British television presenter

Ian McNaught-Davis (30 August 1929 – 10 February 2014) was a British television presenter best known for presenting the BBC television series The Computer Programme, Making the Most of the Micro and Micro Live in the 1980s. He was also a mountaineer and alpinist. He was managing director of the British subsidiary of Comshare.

==Early life and career==
The son of Stanley McNaught-Davis, a former RAF pilot, he was educated at Rothwell Grammar School in Lofthouse, West Yorkshire followed by national service in the Royal Air Force where his poor eyesight thwarted his ambitions to become a pilot. He achieved a first in Mathematics at the University of Manchester, where he also became an active mountaineer.

After university he had a variety of jobs including digging ice tunnels for glaciologists on Monte Rosa in Switzerland; fixing roofs and teaching. Eventually he settled as a geophysicist for BP, specialising in Africa.

===Mountaineering===
McNaught-Davis was a keen climber, hill walker and hiker. In 1956 he was one of the first to climb the "unclimbable" Muztagh Tower in the Karakoram range in Baltistan. He became honorary librarian of the Climbers' Club in 1961.
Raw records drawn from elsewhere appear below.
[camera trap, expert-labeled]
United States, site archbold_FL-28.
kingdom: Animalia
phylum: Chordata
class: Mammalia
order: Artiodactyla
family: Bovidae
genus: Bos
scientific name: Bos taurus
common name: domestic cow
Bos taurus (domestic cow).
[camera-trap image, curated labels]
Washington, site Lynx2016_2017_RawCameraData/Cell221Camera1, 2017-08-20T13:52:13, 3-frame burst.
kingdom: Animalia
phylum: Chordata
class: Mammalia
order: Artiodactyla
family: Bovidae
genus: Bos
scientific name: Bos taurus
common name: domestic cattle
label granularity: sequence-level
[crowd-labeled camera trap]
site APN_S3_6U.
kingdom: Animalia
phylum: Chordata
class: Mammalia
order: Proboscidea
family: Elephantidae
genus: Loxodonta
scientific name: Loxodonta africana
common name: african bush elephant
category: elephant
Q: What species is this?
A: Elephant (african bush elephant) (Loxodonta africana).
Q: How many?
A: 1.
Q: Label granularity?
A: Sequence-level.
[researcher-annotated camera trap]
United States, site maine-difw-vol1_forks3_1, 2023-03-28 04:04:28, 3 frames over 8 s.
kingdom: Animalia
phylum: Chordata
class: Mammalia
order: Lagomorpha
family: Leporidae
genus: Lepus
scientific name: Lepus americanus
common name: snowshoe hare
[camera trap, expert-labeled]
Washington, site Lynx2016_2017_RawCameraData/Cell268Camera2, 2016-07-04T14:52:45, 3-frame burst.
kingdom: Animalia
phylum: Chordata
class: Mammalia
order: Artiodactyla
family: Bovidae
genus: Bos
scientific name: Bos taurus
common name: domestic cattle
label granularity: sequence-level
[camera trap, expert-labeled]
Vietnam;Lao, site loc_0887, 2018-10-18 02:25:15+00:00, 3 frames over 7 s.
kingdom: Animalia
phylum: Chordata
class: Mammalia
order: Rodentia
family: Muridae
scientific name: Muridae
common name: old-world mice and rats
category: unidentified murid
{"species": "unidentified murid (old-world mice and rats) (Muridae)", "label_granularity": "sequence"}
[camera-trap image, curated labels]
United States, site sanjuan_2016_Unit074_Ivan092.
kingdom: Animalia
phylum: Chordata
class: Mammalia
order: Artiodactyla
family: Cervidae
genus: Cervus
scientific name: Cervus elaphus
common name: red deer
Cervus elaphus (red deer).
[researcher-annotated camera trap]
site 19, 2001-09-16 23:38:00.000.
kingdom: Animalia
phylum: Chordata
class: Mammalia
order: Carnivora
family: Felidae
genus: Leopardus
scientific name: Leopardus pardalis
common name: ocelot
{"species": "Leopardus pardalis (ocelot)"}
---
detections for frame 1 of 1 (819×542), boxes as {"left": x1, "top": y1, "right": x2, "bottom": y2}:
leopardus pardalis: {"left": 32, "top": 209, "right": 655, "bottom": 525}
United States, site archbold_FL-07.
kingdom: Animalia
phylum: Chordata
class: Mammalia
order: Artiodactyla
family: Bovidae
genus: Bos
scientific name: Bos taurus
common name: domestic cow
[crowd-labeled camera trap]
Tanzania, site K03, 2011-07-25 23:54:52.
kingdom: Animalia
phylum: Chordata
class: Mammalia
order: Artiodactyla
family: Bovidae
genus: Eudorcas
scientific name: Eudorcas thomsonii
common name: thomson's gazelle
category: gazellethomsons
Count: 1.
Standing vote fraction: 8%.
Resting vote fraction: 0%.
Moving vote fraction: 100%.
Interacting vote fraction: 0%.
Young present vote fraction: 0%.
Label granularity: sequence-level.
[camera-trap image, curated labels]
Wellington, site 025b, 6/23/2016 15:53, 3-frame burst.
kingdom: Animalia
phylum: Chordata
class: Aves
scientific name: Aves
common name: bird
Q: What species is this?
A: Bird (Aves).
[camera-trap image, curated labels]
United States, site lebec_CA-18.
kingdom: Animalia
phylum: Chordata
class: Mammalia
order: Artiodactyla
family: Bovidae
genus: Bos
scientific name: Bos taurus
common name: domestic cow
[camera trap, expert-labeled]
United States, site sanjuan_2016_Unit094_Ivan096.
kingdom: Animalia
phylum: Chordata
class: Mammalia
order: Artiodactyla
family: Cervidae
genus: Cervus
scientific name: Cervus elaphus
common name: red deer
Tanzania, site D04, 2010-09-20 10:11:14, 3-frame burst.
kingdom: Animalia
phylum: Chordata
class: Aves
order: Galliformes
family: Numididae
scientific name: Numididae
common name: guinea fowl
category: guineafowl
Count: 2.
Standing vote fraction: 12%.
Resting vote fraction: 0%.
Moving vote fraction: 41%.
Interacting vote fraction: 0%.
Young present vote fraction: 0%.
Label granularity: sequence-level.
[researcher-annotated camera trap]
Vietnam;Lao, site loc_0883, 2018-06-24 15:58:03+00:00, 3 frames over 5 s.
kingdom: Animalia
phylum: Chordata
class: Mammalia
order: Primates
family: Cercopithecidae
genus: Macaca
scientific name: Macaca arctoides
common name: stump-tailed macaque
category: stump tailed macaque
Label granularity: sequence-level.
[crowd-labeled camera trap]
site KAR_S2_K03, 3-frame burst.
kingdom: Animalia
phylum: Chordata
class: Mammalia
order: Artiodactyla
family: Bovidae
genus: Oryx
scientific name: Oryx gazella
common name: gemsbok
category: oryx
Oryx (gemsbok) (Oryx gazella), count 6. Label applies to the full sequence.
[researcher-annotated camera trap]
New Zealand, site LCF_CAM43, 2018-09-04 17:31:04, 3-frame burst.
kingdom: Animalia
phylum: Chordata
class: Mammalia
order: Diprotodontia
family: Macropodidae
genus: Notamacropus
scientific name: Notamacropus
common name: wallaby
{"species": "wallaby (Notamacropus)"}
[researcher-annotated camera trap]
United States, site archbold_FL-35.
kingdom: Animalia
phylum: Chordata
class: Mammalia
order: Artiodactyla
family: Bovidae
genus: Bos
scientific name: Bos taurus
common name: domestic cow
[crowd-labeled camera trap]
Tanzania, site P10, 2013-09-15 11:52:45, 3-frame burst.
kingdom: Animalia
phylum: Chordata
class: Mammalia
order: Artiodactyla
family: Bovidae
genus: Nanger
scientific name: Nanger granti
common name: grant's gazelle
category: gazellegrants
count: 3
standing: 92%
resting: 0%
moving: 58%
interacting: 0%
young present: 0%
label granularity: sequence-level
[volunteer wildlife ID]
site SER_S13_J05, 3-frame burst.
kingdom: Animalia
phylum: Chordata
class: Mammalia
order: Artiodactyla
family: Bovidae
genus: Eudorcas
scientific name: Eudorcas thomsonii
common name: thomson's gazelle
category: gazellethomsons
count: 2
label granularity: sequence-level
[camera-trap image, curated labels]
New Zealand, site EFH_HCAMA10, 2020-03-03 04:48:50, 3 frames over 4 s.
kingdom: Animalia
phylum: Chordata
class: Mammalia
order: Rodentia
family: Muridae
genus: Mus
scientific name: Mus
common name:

In the 1960s, he was a climbing partner of Joe Brown. He took part with Brown in the televised climb of the Old Man of Hoy. He also took part in a climb of the Eiffel Tower, which was televised on the ABC network's Wide World of Sports.

McNaught-Davis made his television debut in 1965 as one of the presenters of a BBC TV mountaineering programme Men Against the Matterhorn, with David Dimbleby and Christopher Brasher.

===Computing and TV presentation===
In the 1970s, he changed career, becoming active in information technology, and joined Comshare, where he remained until retirement in 1995. Comshare specialised in software development and resale of redundant operational time on mainframe computer systems. He rose to become chief executive of the European division, and managing director of the British subsidiary.

Between 1975 and 1978, he presented the BBC series It's Patently Obvious, a game show in which two panels of celebrities tried to guess the purpose of unfamiliar inventions.

He presented another BBC series The Computer Programme, Making the Most of the Micro and Micro Live in the 1980s.

In 2008 he was a speaker (along with Dave Allen and George Auckland) at an event entitled The BBC Micro and its legacy hosted by the Computer Conservation Society.

==Honours==
McNaught-Davis was the first non-Swiss holder of the post president of the UIAA (International Mountaineering and Climbing Federation) between the years of 1995 and 2004.

In 2012 he was a patron of the British Mountaineering Council.

==Private life==
He married twice, having two sons, John and Simon, from his first marriage to Mary, and a daughter, Elvira Hurrell, from his second marriage to Loreto Herman. In April 2016, his widow married fellow mountaineer Chris Bonington.